Token burning adalah proses menghilangkan token dari peredaran secara permanen, biasanya dengan mengirimkannya ke alamat yang tidak dapat diakses oleh siapa pun.
Token burning merupakan praktik untuk mengurangi suplai beredar suatu cryptocurrency. Metode yang umum meliputi pengiriman token ke “black hole address” (alamat tanpa private key sehingga token tidak dapat diambil kembali) atau melalui smart contract yang langsung menurunkan total suplai token. Token burning digunakan untuk mengontrol inflasi, meningkatkan kelangkaan, menyelaraskan kepentingan pemegang jangka panjang, dan dapat dilakukan bersamaan dengan mekanisme buyback atau biaya transaksi.
Token burning secara langsung memengaruhi suplai dan ekspektasi harga, berdampak pada kepentingan pemegang dan kredibilitas proyek.
Saat total suplai menurun dan suplai beredar berkurang, pasar biasanya akan mengevaluasi ulang kelangkaan dan model valuasi token. Namun, harga tidak hanya ditentukan oleh suplai—tetapi juga dipengaruhi oleh permintaan, likuiditas, dan sentimen pasar. Memahami mekanisme burning membantu Anda menilai apakah desain deflasi suatu proyek benar-benar berkelanjutan dan transparan, sehingga mencegah keputusan impulsif hanya karena istilah “burn.”
Selain itu, burning sering dikaitkan dengan komitmen tata kelola. Burning token yang dilakukan secara rutin dan dapat diverifikasi dapat meningkatkan kredibilitas proyek, sementara perubahan aturan yang tidak transparan atau sewenang-wenang justru dapat merugikan kepentingan pemegang token.
Terdapat tiga metode utama: transfer on-chain, pengurangan suplai berbasis kontrak, dan automatic fee burning.
Pertama, transfer on-chain ke burn address. Tim proyek mengirim sejumlah token ke alamat yang tidak dapat diakses siapa pun. Siapa saja dapat memverifikasi hash transaksi dan alamat tujuan di block explorer, memastikan token tersebut benar-benar tidak dapat diakses secara permanen.
Kedua, pengurangan berbasis kontrak. Kontrak token mintable biasanya menyediakan fungsi burn yang secara langsung mengurangi saldo token pemanggil dan memperbarui total suplai. Sebagai contoh, stablecoin sering menggunakan metode ini ketika pengguna menukarkan fiat, membakar token on-chain yang ditebus melalui smart contract.
Ketiga, automatic fee burning. EIP-1559 di Ethereum secara otomatis membakar sebagian biaya dasar setiap transaksi, menciptakan sumber deflasi yang konsisten dan dapat diprediksi.
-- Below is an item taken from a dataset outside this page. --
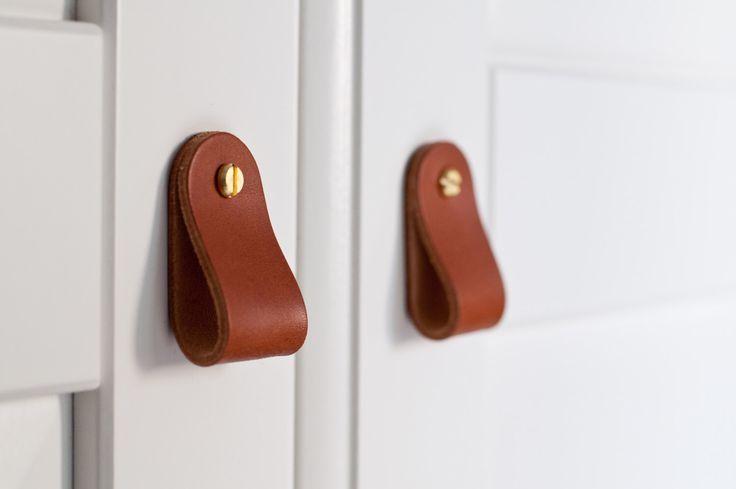 Leder Knäufe Leder Türgriffe Leder Tür zieht Leder-Knöpfe Camp - türgriffe für küchenschränke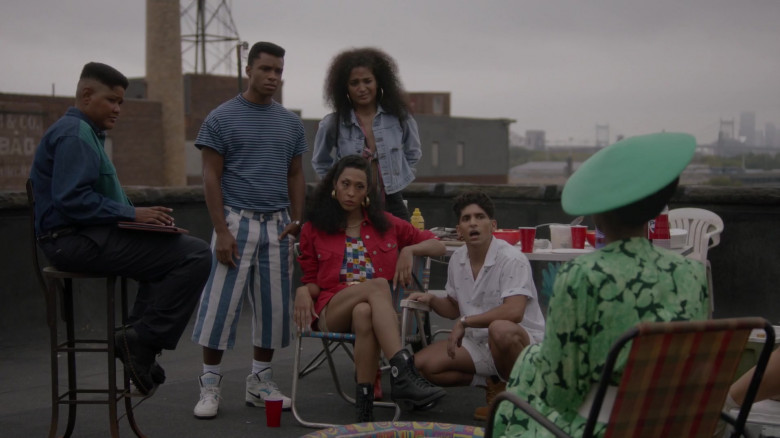 Nike Men's High Top Sneakers in Pose S03E02 TV Show 2021 (1)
Beberapa blockchain dan aplikasi lain menerapkan desain serupa: semakin aktif sistemnya, semakin banyak token yang dibakar.
Token burning memiliki praktik yang jelas dan catatan publik di bursa, blockchain publik, dan proyek DeFi.
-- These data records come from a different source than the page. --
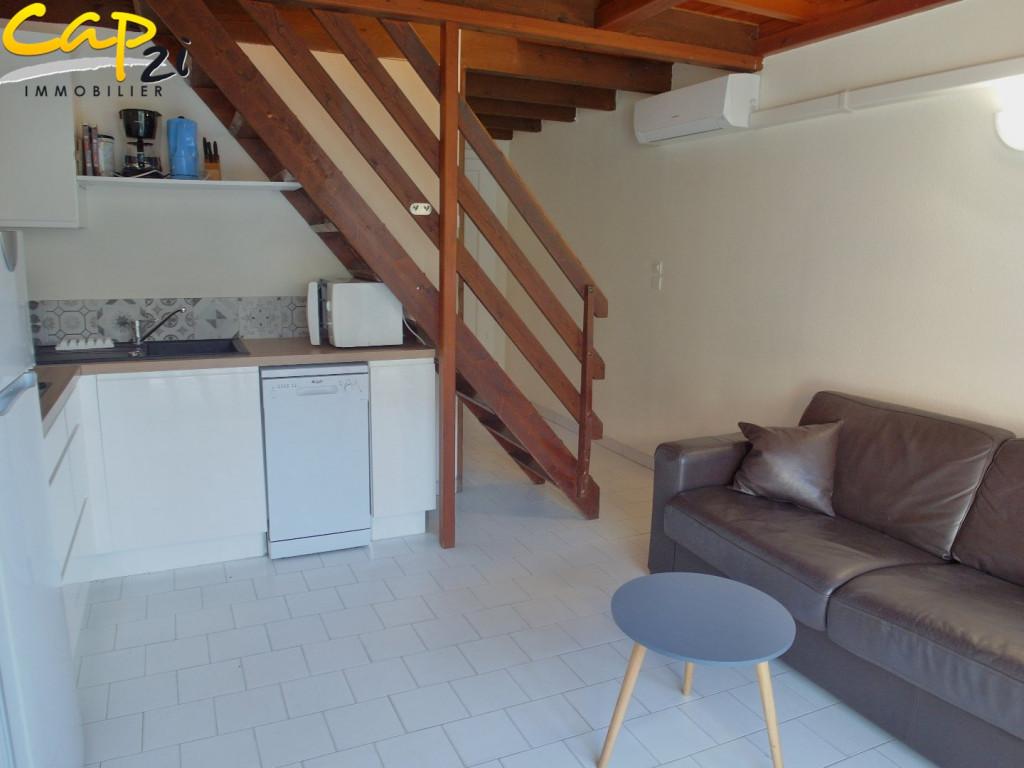 en location saisonnière  Le Cap D'agde | Réf 340941404 - Cap 2i immobilier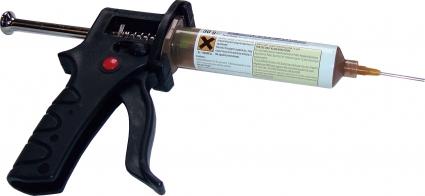 Gel aplikátor SX - kovový
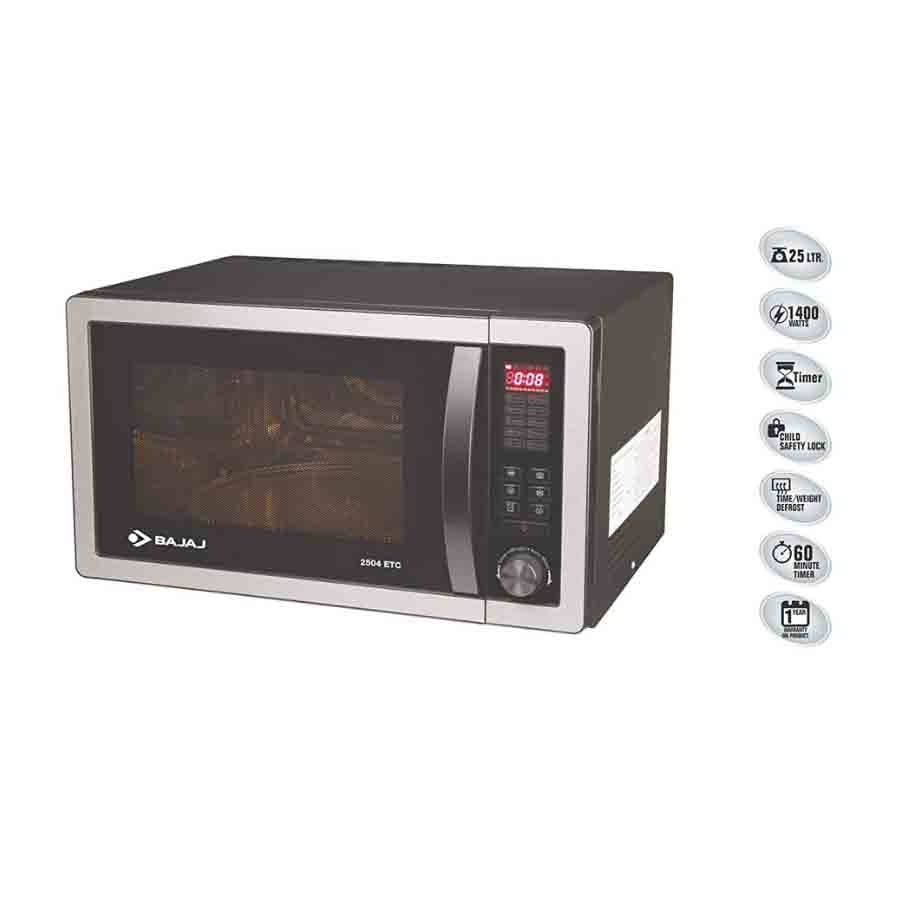 Bajaj 25 L Convection Microwave Oven (2504 ETC,Silver)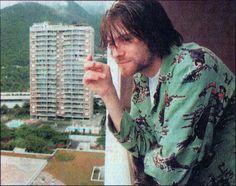 Kurt Cobain, Rio de Janeiro, January 20, 1993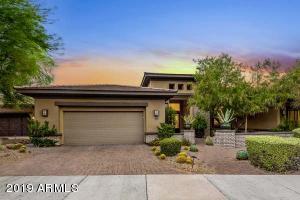 17504 N 100TH Way, Scottsdale, AZ 85255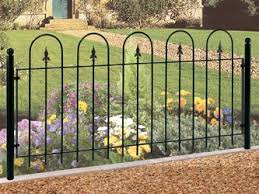 wrought iron garden fence crafts home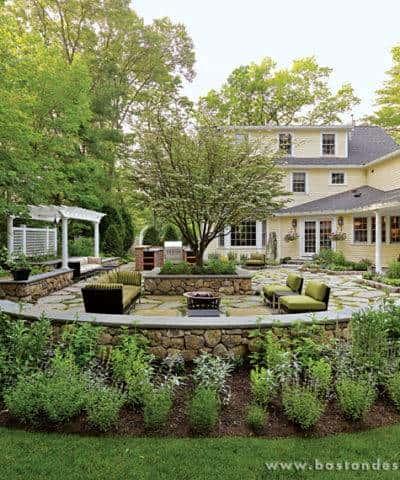 Terrace_Style_How_To_Do_Alfresco_Beautifully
Di level bursa, token platform biasanya menjalani “buyback and burn.” Misalnya, bursa dapat menggunakan pendapatannya untuk membeli kembali token platform di pasar sekunder, lalu membakarnya secara berkala sesuai jadwal yang diumumkan beserta hash on-chain. Contohnya di Gate, detail buyback dan burning GT diumumkan di platform sehingga pengguna bisa memverifikasi catatan burning melalui block explorer.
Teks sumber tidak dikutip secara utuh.